§ EXERCISE DESCRIPTION: From the entries below, print exactly the span beginning with the line holding "Hablul Barri menunjukkan" and ending with the line holding "PRIVATE LIVING IN", endpoints included, and skip any pictures.

§ LISTED RECORDS:

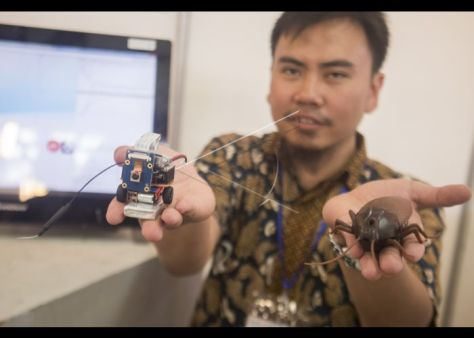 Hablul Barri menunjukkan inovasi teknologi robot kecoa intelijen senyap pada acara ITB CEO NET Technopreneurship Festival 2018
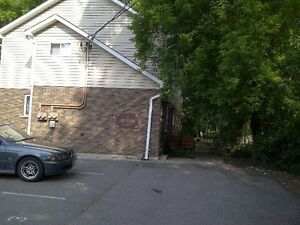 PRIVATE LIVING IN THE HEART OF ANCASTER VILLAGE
--
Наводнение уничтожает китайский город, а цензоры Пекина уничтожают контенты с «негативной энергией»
...
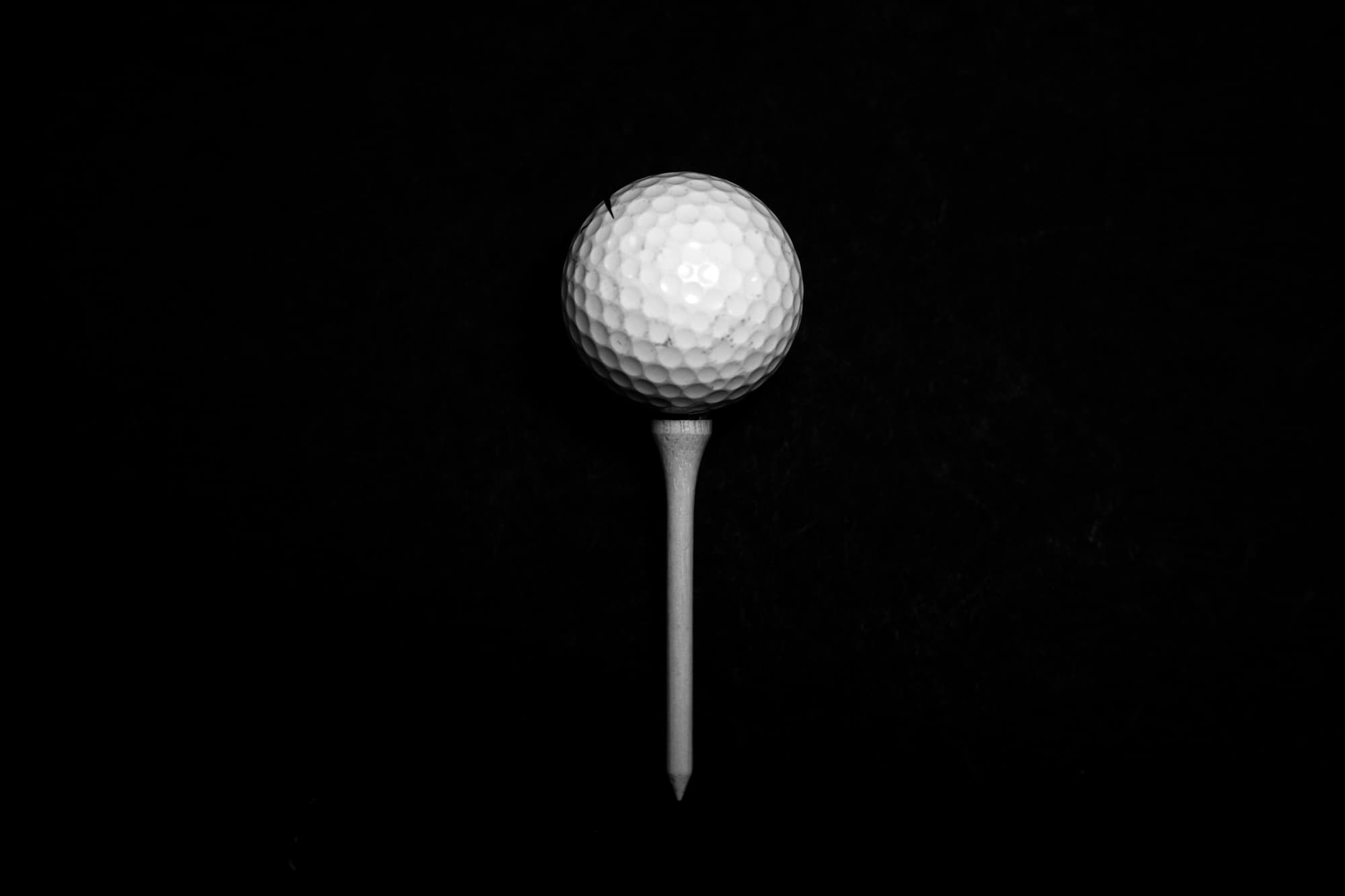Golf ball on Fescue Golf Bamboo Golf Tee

§ EXERCISE ANSWER:
 Hablul Barri menunjukkan inovasi teknologi robot kecoa intelijen senyap pada acara ITB CEO NET Technopreneurship Festival 2018
 PRIVATE LIVING IN THE HEART OF ANCASTER VILLAGE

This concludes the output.